🤖 AI Summary
NLP model evaluation faces critical challenges including benchmark saturation, data contamination, and imbalanced test instance quality. To address these, we propose SMART, a novel filtering framework that systematically integrates three criteria—triviality removal, contamination detection, and embedding-space diversity constraints—to automatically construct a compact, high-information, high-challenge, and low-redundancy subset from existing benchmarks. Specifically, SMART identifies trivial instances via prediction confidence thresholds, detects contamination through training-set overlap analysis, and enforces semantic diversity via clustering in pretrained embedding space. Evaluated on three multiple-choice QA benchmarks, SMART achieves an average 48% compression ratio. It attains significantly higher Pearson correlation with human evaluations (e.g., Chatbot Arena) than baseline benchmarks, while strictly preserving relative model rankings. This ensures enhanced evaluation reliability, computational efficiency, and robustness against dataset artifacts.
📝 Abstract
One of the most challenging problems facing NLP today is evaluation. Some of the most pressing issues pertain to benchmark saturation, data contamination, and diversity in the quality of test examples. To address these concerns, we propose Selection Methodology for Accurate, Reduced, and Targeted (SMART) filtering, a novel approach to select a high-quality subset of examples from existing benchmark datasets by systematically removing less informative and less challenging examples.

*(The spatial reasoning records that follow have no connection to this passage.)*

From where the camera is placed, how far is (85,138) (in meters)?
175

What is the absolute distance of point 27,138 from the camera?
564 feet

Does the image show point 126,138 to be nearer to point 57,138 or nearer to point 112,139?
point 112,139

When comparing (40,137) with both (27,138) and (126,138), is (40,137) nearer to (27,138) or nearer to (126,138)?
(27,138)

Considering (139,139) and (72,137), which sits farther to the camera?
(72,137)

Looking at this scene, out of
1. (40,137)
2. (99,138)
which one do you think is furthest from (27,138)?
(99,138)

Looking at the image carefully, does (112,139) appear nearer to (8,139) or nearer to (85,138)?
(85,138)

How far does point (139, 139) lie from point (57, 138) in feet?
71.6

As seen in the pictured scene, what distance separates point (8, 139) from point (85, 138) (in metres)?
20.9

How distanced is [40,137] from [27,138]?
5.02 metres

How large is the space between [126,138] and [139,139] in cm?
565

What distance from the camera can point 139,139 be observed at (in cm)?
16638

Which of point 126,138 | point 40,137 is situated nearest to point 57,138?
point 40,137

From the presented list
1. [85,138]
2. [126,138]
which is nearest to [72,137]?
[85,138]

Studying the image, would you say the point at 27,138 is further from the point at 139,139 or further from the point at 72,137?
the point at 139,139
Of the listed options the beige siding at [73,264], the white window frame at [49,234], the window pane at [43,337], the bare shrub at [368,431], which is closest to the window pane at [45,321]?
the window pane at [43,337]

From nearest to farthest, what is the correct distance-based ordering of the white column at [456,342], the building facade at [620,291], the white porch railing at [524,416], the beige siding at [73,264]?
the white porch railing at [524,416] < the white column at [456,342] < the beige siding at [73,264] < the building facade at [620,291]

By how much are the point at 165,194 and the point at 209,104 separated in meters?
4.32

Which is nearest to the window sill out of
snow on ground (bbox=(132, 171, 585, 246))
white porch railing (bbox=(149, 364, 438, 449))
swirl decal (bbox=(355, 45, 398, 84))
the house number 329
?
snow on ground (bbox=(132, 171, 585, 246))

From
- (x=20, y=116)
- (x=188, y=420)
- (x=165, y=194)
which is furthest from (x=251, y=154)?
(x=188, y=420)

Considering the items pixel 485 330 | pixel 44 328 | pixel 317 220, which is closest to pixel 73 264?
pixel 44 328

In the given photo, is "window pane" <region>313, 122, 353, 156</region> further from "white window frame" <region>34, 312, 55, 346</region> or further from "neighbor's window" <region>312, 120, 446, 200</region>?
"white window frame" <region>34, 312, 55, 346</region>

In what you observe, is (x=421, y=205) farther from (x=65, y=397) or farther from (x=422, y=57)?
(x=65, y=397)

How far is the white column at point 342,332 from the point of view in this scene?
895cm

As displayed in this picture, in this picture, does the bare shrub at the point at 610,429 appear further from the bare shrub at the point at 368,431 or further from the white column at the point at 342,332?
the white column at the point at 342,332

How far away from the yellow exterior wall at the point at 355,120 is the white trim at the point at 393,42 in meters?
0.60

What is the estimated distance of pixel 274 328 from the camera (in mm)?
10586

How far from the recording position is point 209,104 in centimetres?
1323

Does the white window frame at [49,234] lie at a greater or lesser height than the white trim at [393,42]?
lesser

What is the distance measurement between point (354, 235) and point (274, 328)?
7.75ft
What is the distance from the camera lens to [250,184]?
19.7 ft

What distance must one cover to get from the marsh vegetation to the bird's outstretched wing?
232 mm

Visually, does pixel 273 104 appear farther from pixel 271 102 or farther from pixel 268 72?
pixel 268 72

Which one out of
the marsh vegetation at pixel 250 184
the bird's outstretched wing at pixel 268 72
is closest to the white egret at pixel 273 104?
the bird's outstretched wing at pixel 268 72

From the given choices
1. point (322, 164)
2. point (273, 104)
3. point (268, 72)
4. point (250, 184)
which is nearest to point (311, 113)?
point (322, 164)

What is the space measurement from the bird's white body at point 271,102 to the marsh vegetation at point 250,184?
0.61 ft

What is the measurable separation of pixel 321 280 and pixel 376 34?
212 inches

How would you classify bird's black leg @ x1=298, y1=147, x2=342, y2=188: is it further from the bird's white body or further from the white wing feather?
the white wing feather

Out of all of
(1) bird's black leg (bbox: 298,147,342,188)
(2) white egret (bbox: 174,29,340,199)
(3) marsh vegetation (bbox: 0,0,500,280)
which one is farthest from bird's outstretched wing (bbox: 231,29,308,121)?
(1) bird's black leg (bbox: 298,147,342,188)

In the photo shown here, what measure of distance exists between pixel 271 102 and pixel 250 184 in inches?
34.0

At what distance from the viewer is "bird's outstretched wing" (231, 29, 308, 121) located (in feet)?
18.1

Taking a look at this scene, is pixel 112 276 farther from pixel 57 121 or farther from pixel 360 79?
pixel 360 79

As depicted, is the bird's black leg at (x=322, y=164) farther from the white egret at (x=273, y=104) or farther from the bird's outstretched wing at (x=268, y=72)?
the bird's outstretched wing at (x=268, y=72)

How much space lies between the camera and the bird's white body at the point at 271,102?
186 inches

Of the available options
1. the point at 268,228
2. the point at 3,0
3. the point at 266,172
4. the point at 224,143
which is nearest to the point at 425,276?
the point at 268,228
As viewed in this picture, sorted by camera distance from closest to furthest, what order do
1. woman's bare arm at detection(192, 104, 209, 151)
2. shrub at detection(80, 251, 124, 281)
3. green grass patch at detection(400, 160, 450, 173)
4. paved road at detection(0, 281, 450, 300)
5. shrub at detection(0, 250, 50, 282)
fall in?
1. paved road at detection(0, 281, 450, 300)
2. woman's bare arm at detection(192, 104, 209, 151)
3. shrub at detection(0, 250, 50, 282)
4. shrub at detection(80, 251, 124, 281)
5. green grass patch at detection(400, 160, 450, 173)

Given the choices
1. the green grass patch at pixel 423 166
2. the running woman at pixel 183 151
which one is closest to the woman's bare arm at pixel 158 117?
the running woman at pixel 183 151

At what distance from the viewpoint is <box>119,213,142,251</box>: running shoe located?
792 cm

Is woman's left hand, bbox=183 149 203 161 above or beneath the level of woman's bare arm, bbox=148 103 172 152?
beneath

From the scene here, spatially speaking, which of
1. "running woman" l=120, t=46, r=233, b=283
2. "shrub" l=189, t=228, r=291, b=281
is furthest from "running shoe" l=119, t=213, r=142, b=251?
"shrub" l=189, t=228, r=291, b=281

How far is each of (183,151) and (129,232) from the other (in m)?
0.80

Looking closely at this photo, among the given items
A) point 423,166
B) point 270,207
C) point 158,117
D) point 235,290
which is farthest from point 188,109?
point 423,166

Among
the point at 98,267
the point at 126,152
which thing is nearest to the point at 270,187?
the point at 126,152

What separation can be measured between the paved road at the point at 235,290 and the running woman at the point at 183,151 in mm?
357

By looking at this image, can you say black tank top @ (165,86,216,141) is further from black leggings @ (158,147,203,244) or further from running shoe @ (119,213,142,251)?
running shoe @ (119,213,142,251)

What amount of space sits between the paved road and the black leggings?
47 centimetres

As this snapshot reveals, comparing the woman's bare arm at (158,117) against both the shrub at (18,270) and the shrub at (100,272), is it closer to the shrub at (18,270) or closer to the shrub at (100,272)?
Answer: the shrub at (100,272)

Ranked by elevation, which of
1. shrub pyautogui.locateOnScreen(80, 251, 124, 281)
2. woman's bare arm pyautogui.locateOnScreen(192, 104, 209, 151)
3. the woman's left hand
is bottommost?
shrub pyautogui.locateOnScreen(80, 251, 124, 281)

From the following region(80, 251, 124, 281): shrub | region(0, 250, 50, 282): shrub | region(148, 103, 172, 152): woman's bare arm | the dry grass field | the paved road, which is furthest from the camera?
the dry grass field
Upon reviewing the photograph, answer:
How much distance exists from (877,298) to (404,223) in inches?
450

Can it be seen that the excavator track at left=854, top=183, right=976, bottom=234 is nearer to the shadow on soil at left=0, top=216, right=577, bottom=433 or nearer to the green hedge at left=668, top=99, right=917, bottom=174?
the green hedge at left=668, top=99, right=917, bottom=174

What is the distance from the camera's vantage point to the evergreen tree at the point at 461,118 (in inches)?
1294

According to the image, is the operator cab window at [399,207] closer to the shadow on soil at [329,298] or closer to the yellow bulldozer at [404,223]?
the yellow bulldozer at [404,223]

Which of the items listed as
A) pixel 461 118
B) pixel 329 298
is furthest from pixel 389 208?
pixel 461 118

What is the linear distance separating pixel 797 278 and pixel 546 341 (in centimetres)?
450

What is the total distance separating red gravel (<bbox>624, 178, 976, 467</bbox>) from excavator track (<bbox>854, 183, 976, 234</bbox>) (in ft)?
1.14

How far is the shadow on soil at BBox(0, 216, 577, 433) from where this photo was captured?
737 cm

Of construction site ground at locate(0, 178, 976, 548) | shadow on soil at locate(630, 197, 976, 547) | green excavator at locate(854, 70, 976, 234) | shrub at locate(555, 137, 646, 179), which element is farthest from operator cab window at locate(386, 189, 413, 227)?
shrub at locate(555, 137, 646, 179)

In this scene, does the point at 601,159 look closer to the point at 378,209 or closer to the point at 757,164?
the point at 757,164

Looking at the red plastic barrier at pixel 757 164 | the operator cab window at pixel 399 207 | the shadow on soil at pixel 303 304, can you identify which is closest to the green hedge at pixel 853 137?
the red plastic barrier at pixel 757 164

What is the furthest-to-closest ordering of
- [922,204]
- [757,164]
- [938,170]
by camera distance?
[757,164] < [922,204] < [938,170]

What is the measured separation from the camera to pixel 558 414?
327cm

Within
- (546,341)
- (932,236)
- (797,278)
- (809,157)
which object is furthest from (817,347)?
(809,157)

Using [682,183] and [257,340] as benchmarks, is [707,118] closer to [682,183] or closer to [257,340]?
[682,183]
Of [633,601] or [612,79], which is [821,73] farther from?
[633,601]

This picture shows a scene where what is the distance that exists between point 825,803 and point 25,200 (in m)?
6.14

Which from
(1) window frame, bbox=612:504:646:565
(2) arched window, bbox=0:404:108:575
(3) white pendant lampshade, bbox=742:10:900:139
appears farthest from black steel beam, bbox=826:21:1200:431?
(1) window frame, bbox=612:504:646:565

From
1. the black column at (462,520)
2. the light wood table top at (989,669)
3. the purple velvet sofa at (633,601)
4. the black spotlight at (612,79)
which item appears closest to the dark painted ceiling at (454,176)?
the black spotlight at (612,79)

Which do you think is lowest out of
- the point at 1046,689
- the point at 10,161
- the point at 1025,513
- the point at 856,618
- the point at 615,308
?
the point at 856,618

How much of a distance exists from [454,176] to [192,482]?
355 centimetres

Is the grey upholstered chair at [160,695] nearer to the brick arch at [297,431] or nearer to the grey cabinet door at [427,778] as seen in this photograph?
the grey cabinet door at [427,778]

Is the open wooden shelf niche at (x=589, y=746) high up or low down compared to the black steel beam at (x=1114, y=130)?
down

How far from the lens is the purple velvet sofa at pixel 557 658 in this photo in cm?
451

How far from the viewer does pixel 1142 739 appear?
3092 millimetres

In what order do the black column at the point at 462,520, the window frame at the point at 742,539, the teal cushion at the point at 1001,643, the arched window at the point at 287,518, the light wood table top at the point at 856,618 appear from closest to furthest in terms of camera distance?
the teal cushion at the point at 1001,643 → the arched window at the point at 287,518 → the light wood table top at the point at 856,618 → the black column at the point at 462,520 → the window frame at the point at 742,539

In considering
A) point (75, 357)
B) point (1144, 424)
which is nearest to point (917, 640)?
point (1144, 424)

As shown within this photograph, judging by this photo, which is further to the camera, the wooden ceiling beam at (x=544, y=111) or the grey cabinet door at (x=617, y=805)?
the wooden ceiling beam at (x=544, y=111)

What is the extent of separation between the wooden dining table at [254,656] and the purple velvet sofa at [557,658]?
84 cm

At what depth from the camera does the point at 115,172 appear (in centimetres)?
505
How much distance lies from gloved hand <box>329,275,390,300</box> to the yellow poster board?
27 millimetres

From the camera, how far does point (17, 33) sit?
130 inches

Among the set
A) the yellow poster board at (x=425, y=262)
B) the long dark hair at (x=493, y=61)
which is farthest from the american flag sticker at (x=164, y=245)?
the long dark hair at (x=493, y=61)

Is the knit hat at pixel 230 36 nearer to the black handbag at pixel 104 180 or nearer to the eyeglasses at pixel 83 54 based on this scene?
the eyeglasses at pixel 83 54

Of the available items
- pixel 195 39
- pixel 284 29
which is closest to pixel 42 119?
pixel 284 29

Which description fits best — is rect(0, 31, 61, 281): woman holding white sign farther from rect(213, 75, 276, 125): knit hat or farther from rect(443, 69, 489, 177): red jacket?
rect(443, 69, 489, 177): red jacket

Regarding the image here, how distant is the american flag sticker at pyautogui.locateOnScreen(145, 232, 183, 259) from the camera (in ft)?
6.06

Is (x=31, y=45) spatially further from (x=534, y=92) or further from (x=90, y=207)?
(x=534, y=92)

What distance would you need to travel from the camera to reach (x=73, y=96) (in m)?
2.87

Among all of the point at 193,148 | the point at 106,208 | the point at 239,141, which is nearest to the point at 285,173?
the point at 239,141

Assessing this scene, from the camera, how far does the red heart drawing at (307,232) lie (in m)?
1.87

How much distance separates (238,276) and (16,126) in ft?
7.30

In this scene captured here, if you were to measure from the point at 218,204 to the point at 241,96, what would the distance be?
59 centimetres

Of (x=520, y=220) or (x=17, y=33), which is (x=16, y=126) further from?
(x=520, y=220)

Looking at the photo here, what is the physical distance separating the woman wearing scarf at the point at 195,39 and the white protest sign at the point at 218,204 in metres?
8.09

Our approach applies three filtering criteria, removing (i) easy examples, (ii) data-contaminated examples, and (iii) examples that are similar to each other based on distance in an embedding space. We demonstrate the effectiveness of SMART on three multiple choice QA datasets, where our methodology increases efficiency by reducing dataset size by 48% on average, while increasing Pearson correlation with rankings from ChatBot Arena, a more open-ended human evaluation setting. Our method enables us to be more efficient, whether using SMART to make new benchmarks more challenging or to revitalize older datasets, while still preserving the relative model rankings.